# Meta learning with word2vec

The idea of this notebook is to use Word2Vec in recommendations for MovieLens dataset.

In [None]:
!pip install -q matplotlib
!pip install -q pandas
!pip install -q numpy
!pip install -q gensim 

In [None]:
import numpy as np
import pandas as pd
import matplotlib
%matplotlib inline

In [None]:
from io import BytesIO
from zipfile import ZipFile
from urllib.request import urlopen

resp = urlopen("http://files.grouplens.org/datasets/movielens/ml-100k.zip")
zipfile = ZipFile(BytesIO(resp.read()))
file = 'ml-100k/u.data'
df = pd.read_csv(zipfile.open(file), low_memory=False, skiprows=[0], sep='\t', names=['user', 'item', 'rate', 'time'])
df.head()

First we'll get the data and sort by time. The reason of sorting by time is due to the fact that we need the movies that each user saw in chronological order. We also filter movies with ranking above of 3.

In [None]:
# np.random.seed(42)
# # split data into train and test set
# msk = np.random.rand(len(df)) < 0.7
# df_train = df[msk]
# df_test = df[~msk]

df_train = df

df_train['time'] = pd.to_datetime(df_train['time'], unit='s')
df_train = df_train.sort_values(by='time')

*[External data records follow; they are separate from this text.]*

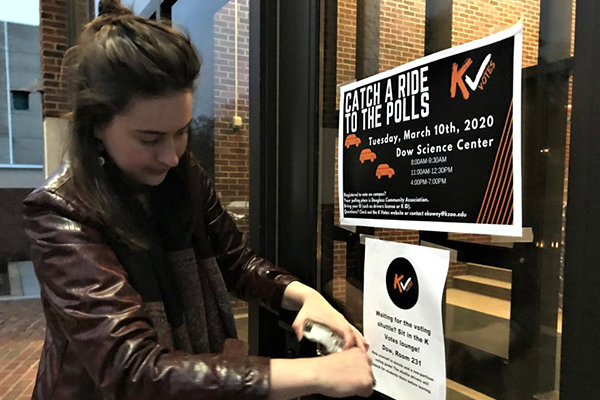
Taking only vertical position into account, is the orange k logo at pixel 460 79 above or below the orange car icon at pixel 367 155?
above

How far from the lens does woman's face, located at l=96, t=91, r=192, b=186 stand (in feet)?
3.67

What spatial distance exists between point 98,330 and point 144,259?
295mm

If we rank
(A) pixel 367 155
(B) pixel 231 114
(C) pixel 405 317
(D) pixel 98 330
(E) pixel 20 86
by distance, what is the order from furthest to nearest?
(E) pixel 20 86, (B) pixel 231 114, (A) pixel 367 155, (C) pixel 405 317, (D) pixel 98 330

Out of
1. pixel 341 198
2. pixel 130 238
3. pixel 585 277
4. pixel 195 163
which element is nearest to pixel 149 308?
pixel 130 238

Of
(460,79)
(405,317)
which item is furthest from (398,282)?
(460,79)

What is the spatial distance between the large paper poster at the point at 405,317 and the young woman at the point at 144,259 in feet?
0.27

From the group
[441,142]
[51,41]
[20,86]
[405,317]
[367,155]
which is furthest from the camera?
[20,86]

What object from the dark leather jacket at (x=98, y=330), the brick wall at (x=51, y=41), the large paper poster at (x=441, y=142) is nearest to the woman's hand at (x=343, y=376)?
the dark leather jacket at (x=98, y=330)

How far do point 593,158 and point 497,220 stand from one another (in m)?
0.22

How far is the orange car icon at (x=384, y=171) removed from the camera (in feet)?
3.92

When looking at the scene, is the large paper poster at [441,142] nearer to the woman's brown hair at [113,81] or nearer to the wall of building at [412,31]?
the wall of building at [412,31]

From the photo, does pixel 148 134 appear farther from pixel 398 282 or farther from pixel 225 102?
pixel 225 102

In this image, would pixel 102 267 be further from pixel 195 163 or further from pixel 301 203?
pixel 301 203

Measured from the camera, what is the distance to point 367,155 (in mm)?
1271
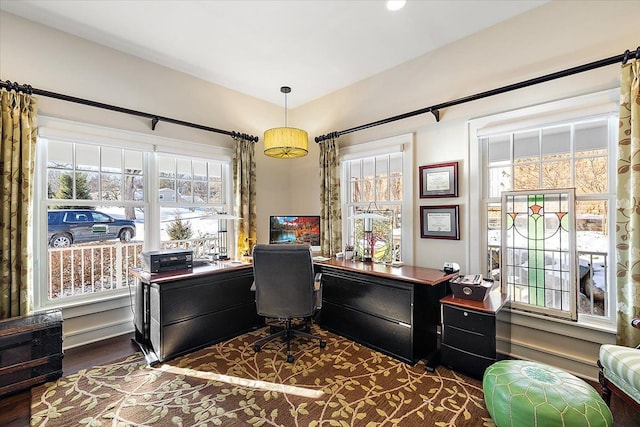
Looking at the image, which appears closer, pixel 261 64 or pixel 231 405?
pixel 231 405

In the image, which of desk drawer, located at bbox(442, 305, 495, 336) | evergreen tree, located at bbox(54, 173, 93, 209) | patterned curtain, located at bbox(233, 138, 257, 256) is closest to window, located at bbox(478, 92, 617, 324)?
desk drawer, located at bbox(442, 305, 495, 336)

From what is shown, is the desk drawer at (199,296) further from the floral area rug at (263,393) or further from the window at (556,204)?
the window at (556,204)

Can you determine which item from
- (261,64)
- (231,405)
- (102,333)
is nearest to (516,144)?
(261,64)

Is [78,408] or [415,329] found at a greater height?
[415,329]

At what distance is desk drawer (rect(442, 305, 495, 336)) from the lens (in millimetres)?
2154

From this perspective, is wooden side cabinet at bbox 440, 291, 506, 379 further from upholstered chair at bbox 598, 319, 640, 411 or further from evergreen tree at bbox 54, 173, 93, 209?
evergreen tree at bbox 54, 173, 93, 209

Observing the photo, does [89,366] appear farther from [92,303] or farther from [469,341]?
[469,341]

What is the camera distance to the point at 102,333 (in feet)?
9.75

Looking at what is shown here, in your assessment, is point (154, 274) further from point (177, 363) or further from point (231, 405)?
point (231, 405)

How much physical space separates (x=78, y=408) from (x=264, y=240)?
274 centimetres

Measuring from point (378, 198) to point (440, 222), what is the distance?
2.92 feet

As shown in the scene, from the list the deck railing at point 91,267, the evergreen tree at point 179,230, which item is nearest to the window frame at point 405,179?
the evergreen tree at point 179,230

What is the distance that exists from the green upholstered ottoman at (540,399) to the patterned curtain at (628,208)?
74 cm

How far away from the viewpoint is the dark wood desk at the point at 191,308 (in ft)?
8.55
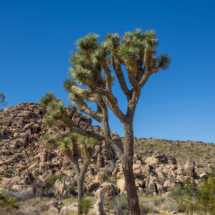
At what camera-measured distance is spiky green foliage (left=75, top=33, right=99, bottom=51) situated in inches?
356

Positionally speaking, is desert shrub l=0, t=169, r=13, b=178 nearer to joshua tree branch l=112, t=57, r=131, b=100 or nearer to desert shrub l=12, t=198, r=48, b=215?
desert shrub l=12, t=198, r=48, b=215

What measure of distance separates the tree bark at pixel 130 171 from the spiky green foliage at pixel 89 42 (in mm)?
3687

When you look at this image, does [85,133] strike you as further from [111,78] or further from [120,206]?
[120,206]

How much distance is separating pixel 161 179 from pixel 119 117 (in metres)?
10.1

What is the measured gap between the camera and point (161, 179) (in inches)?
647

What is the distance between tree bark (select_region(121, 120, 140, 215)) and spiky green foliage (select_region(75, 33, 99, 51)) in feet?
12.1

df_train = df_train[df_train['rate'] > 3]
df_train.head()

We will get the movie features, see the description in http://files.grouplens.org/datasets/movielens/ml-100k-README.txt

In [None]:
names = ['item', 'movie title', 'release date', 'video release date',
              'IMDb URL', 'unknown', 'Action', 'Adventure', 'Animation',
              'Children', 'Comedy', 'Crime', 'Documentary', 'Drama', 'Fantasy',
              'Film-Noir', 'Horror', 'Musical', 'Mystery', 'Romance', 'Sci-Fi',
              'Thriller', 'War', 'Western' ]

file_item = 'ml-100k/u.item'

df_items = pd.read_csv(zipfile.open(file_item), names= names, sep='|', encoding = 'ISO-8859-1')



In [None]:
df_items = df_items.filter(['item', 'movie title', 'Action', 'Adventure', 'Animation',
              'Children', 'Comedy', 'Crime', 'Documentary', 'Drama', 'Fantasy',
              'Film-Noir', 'Horror', 'Musical', 'Mystery', 'Romance', 'Sci-Fi',
              'Thriller', 'War', 'Western'])
display(df_items.head())

We merge the training dataset in order to have items with genre. We look at all the items watched by user '914'.

In [None]:
df_train_extended = pd.merge(df_train, df_items, on='item')


display(df_train_extended[df_train_extended['user'] == 914])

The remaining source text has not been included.